Range queries are being implemented using the EMBOSS query language
with qualifiers -cbegin and -cend for contig begin and end.
A significant difference in assembly data is the use of "assembly
types" in SAM and BAM files, specific to MIRA, VELVET, samtools, etc.
In a query, sequence files use the sequence ID from the USA. For
assemblies the equivalent is the contig name.
Alan noted one line in the BAM code used a "static const int"
value as an initial array size. This was fixed.
3.2 EDAM and DRCAT
Jon is planning work for the EDAM beta 13 release, and a set of
additions to DRCAT.
3.3 Text compression
Alan is working on text compression code.
3.4 Projects
Peter raised a suggestion to define 'projects' by adding a
-project qualifier to all applications and using this to define
defaults such as output directory.

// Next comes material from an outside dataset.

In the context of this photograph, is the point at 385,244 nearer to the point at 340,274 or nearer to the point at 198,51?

In future we could consider a MySQL
database to hold user project information.
The original requirement was to define a directory as input for an
application to read a set of feature files and apply them to a single
sequence.
Suggestions are welcome for useful information that could be stored
or managed by project.
4. Administration
A new patch release was issued fixing diffseq and data access
using the NCBI Entrez server.
Alan reported one user experiencing problems in downloading
mEMBOSS from the FTP server. The downloaded files were of various
sizes. A "save as" from one browser gave a successful download. The
cause is unknown but assumed to be at the user's end.
5. Documentation and Training
5.1 Web server
Jon has updated the website as discussed after last week's meeting.
A few additional index pages may be needed to complete the site, plus
links to reference documentation and an HTML copy of the book texts.
The website also needs documentation for the EMBASSY packages where
information is currently sparse.
Alan has added a new logo to the wiki pages. It s derived from the
book covers so we need to ask CUP for permission to use it on the new
website.
5.2 Training
Jon suggested three training courses. For users we can adapt
the EMBOSS tutorial. For developers we can use the "your first
application" material. For administrators we can describe some of the
new features in a series of short tutorials.
Peter will arrange a training account to set up the courses.
5.3 Books
Jon would like suggestions and contacts for further publicizing the
books. We can meet with CUP to discuss possibilities.
6. User queries and answers
All done.
7. AOB
None.
8. Date Of Next Meeting
The next EMBOSS meeting will be on Monday 17th October.